# [Task statement]
Your task is to return all of the entries below exactly, leaving out each picture.

# [Records for this task]
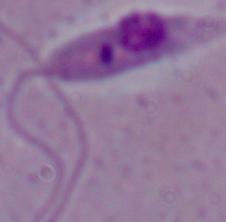
magnification: 1000x
modality: photomicrograph
identification: Leishmania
Identify the parasite.
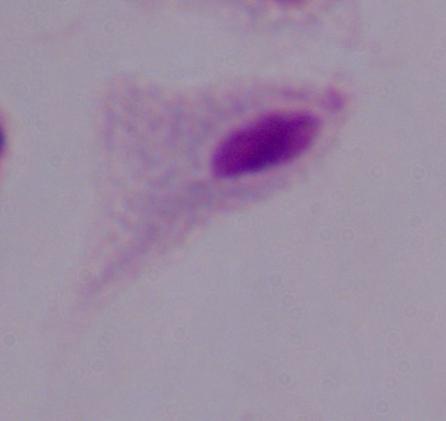

A trichomonad.

Summary:
  - Magnification: 1000x
  - Modality: photomicrograph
Give the position of every Plasmodium parasite visible.
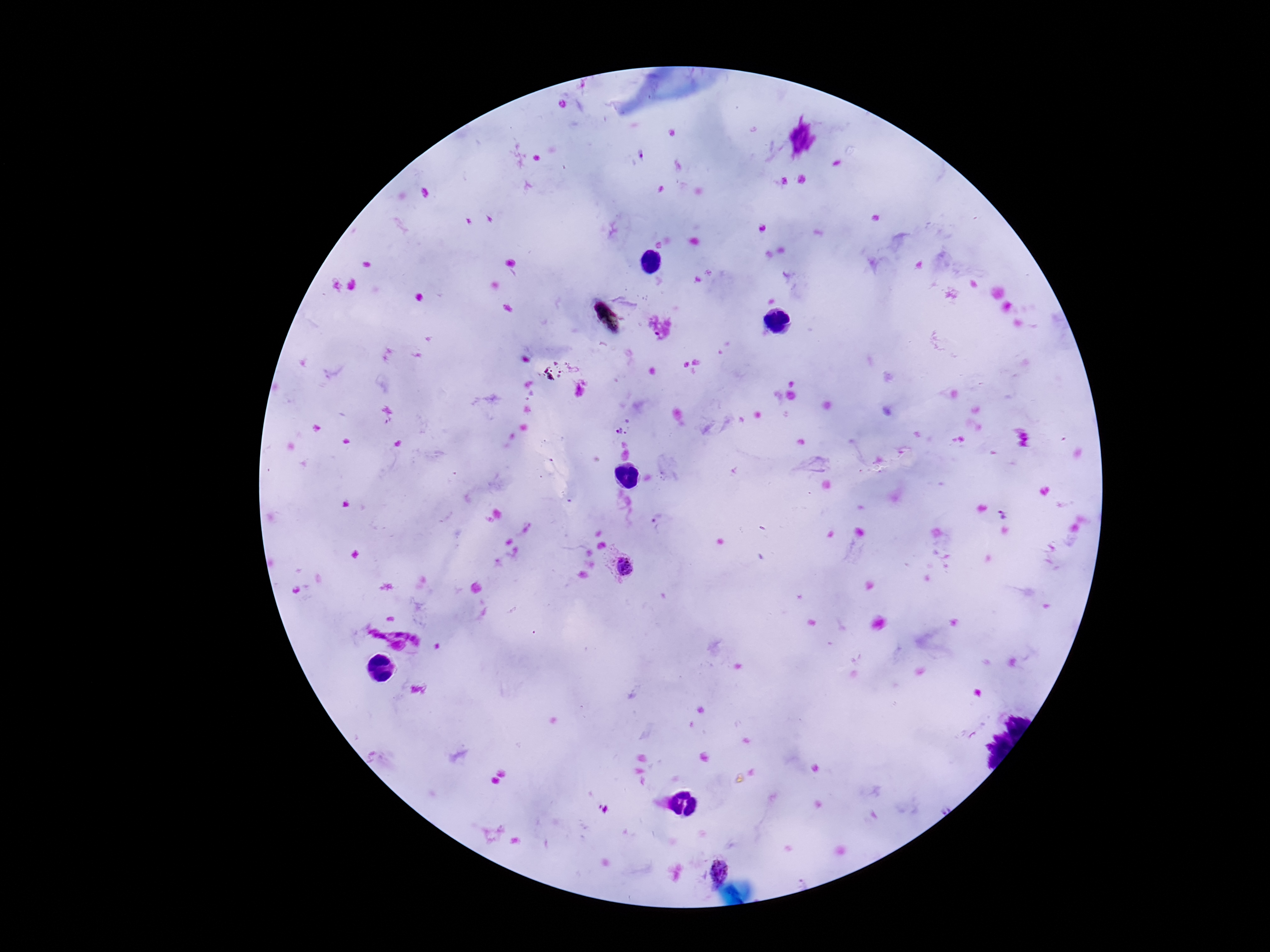
Approximate centers as (x, y) in pixels.
Plasmodium parasites: (641, 155), (617, 430), (1000, 512), (659, 521), (622, 566), (710, 870).

Giemsa stain. One field from this slide. Image is 1270×952 pixels. Thick peripheral-blood smear. Patient malaria status: infected. Photographed through the microscope eyepiece with a smartphone camera. 100x magnification.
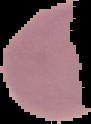
Summary:
  - Image type: segmented cell region with the area outside set to black
  - Image size: 91×124 pixels
  - Result: negative for malaria parasites
  - Preparation: thin blood film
Assess this cell for malaria.
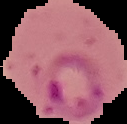

It is parasitized.

image type = cell region segmented out of the field of view; surrounding area masked to black
image size = 127×124 pixels
preparation = thin blood smear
Report the malaria status of this cell.
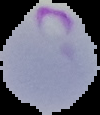
It is parasitized.

{
  "preparation": "thin blood film",
  "image_size": "100×115 pixels",
  "image_type": "segmented cell region with the area outside set to black"
}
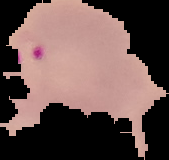
malaria status = parasitized
preparation = thin blood smear
image type = segmented cell region on a black background
image size = 169×160 pixels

# [Final answer]
magnification: 1000x
modality: photomicrograph
identification: Leishmania
Identify the parasite.

A trichomonad.

Summary:
  - Magnification: 1000x
  - Modality: photomicrograph
Give the position of every Plasmodium parasite visible.
Approximate centers as (x, y) in pixels.
Plasmodium parasites: (641, 155), (617, 430), (1000, 512), (659, 521), (622, 566), (710, 870).

Giemsa stain. One field from this slide. Image is 1270×952 pixels. Thick peripheral-blood smear. Patient malaria status: infected. Photographed through the microscope eyepiece with a smartphone camera. 100x magnification.
Summary:
  - Image type: segmented cell region with the area outside set to black
  - Image size: 91×124 pixels
  - Result: negative for malaria parasites
  - Preparation: thin blood film
Assess this cell for malaria.

It is parasitized.

image type = cell region segmented out of the field of view; surrounding area masked to black
image size = 127×124 pixels
preparation = thin blood smear
Report the malaria status of this cell.
It is parasitized.

{
  "preparation": "thin blood film",
  "image_size": "100×115 pixels",
  "image_type": "segmented cell region with the area outside set to black"
}
malaria status = parasitized
preparation = thin blood smear
image type = segmented cell region on a black background
image size = 169×160 pixels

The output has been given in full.